T has been back at school since the first week in August. B finally started his last year of preschool two weeks ago. I was so excited. I was truly giddy with anticipation about the hours I would finally have to myself to focus again on writing. I prepared myself by finding two early September submission deadlines – one for a short story, the other a personal essay – so that I would have concrete tasks to accomplish. I recognized that jumping into the empty pages of the novel-idea-in-progress deep end would be too much pressure. Plus, I needed some time to shake off the summer sloth and build up my writing chops again.

B’s first day of school arrived and we were eagerly out the door. He jumped out of the car with nary a second glance (if it’s this easy for him to leave me at 4, I am shuddering at the thought of when he’s 18!). I pulled away from the smiling teacher’s faces at the curb and drove home smiling myself, eager to start my new writing adventure.
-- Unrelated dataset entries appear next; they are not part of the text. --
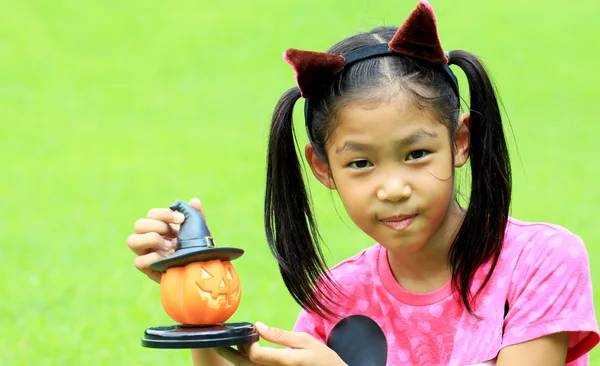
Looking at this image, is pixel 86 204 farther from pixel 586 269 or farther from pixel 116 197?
pixel 586 269

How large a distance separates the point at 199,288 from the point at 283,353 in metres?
0.33

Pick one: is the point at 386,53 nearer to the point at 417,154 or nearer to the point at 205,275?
the point at 417,154

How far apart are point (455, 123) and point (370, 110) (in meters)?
0.34

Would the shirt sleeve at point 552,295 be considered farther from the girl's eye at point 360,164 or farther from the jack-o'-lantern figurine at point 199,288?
the jack-o'-lantern figurine at point 199,288

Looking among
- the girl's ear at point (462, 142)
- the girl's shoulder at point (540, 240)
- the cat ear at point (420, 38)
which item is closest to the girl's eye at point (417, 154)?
the girl's ear at point (462, 142)

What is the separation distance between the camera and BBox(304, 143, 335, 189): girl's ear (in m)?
3.67

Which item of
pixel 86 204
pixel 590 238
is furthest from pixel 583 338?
pixel 86 204

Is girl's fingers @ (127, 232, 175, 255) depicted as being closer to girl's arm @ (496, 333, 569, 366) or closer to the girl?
the girl

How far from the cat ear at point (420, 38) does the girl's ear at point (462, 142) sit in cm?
21

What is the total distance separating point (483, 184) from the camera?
3.58m

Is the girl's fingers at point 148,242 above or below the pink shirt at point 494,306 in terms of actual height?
above

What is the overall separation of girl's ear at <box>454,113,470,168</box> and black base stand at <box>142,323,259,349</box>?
0.94m

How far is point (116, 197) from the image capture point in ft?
31.5

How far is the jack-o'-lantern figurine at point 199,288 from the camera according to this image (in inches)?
123
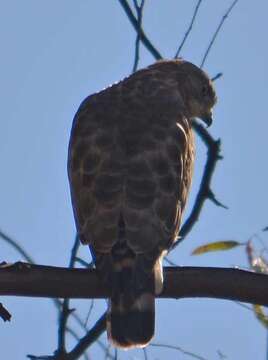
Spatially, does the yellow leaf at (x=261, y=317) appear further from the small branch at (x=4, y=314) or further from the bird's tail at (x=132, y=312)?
the small branch at (x=4, y=314)

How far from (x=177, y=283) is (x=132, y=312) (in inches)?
21.1

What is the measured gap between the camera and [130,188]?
18.6 feet

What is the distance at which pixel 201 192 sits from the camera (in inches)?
217

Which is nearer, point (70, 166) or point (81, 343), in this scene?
point (81, 343)

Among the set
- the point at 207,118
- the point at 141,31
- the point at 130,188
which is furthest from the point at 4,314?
the point at 207,118

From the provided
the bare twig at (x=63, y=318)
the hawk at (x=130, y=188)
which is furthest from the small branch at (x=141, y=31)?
the bare twig at (x=63, y=318)

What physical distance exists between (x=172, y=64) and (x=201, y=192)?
2896mm

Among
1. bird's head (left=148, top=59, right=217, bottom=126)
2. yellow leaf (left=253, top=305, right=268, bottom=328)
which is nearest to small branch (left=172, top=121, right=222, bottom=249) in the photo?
yellow leaf (left=253, top=305, right=268, bottom=328)

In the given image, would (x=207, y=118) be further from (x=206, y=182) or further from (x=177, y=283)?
(x=177, y=283)

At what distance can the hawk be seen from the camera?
5.35 meters

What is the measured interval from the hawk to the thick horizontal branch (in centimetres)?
34

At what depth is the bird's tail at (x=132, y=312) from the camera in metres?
5.31

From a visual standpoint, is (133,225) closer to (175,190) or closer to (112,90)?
(175,190)

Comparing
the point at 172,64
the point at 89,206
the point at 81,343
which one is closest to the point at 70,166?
the point at 89,206
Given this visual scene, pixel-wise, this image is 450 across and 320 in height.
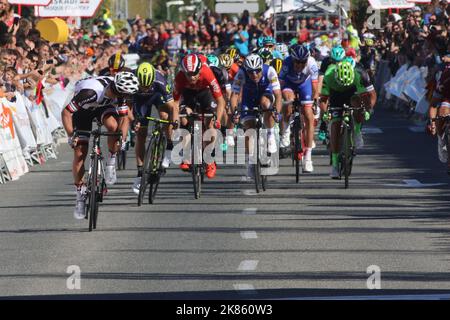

I went to my desk. I pulled up the file for the first submission. I stared at it. Nothing. I eased my way in by editing a bit of the front end and tried to pound out the next few lines, attempting to find some sort of purchase in the words to continue the writing journey forward. About 45 minutes in, I was ready to find the want ads and go back to work. 

Seriously. After 45 minutes. I was ready to throw in the towel. Box up that dream of mine again and shelve it for a braver time. Self-doubt began whispering in my ear “see, you can’t do this.” “It’s too hard.” “You have nothing to say.” “You suck.” My self-doubt isn’t very nice to me sometimes. 

I ended up watching something on the DVR and counting down the minutes until I could pick up the little guy and have a justifiable excuse for why I wasn’t writing. 

Luckily, a pep talk from the hubby that evening, some perspective and perseverance allowed me to find a rhythm. In the last 10 days, I’ve submitted both items and feel pretty darn good about the work I produced. Is it perfect? Nope. Was it great practice? For sure. Has it opened up a creative well where ideas, motivation and inspiration are suddenly bubbling to the surface? Thankfully, yes. 

I still have to work hard at drowning out self-doubt’s voice, and imagine that will be something I battle forever. Don’t we all, in some respects, continuously have to remind ourselves that we aren’t 13 anymore with bad skin and frizzy hair and no clue about life? Well, if you don’t, send me your secrets. The good news is that work begets work. The more I do, the more I have to do. The more I want to do. The more I end up doing. It might be circular logic, but it works for me. 

This week, I’m easing into adding a few additional commitments to my morning time (aka, time both kids are in school) when I usually write. I’ll be volunteering at the elementary school library on the days my preschooler stays after school for a sports class (allowing me the same amount of regular writing time plus the time to volunteer). And I’m sneaking in a yoga class one day before afternoon preschool pick-up. I hope that I’m not sabotaging my writing time with these additions, but I tried to find tasks that will also fulfill my creative self – what better why to fill my tank than by centering myself and surrounding myself with books? 

As I bask in the glow of my most recent submission, I challenge you to go out on a limb today. Call a new friend, volunteer for that big assignment at work, start a new habit, end an old habit, whatever. Yeah, life is scary a lot of the time. But it feels really good when you check under the bed and realize the only thing to fear under it was the dust collected on a forgotten pair of heels.